In this talk I will present contributions to representation learning for partitioning problems. Classical statistical learning methods such as kernel-based methods assume the specification of a function class (or collection thereof) the function to be learned is assumed to live in. This requirement translates into the specification of a mapping of the data into a feature space via a so-called feature representation. The statistical performance of a kernel-based method can, however, be impeded if this feature representation is improperly specified.

As larger datasets become available one can contemplate tackling both representation learning problems and partitioning problems such as cluster analysis or change-point estimation. When large labeled datasets can indeed be collected and used, I shall adopt an end-to-end learning approach to these questions, learning all parameters jointly, using gradient-based optimization algorithms. I will show that using my approach one can learn similarity measures from data for similarity-based discriminative clustering methods.

In the main part of the talk, I will present contributions to cluster analysis and change-point estimation within a unified framework allowing one to incorporate any quantity of labeled data. For cluster analysis, I will introduce an approach to learn the feature representation for the purpose of clustering, assuming that the feature representation is a compositional mapping amenable to automatic differentiation with respect to its parameters. The approach can leverage partially labeled data during the training process. For change-point estimation, I present an approach in the same spirit, similarly leveraging partially-annotated time series of data with labeled change points. Numerical results on simulated and real data demonstrate the interest of the approach.

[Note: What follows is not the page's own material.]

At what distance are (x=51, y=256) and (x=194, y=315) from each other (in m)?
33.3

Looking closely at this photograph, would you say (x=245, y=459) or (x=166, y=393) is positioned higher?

In the final part of the talk, I will describe a change-point estimation method for data consisting of time series of point clouds, that is, discrete probability measures. I will connect the method to the concept of distances between probability distributions. This observation allows one to define an appropriate reproducing kernel to tackle time series with thousands of point clouds, each with thousands of points. This work is motivated by an oceanographic application in which flow cytometry point cloud data is continuously collected on phytoplankton during research cruises. I will illustrate the utility of the proposed method on a flow cytometry dataset and the potential to estimate the number of change points using auxiliary data. This serves as a critical step in understanding how phytoplankton community structure varies over space and time.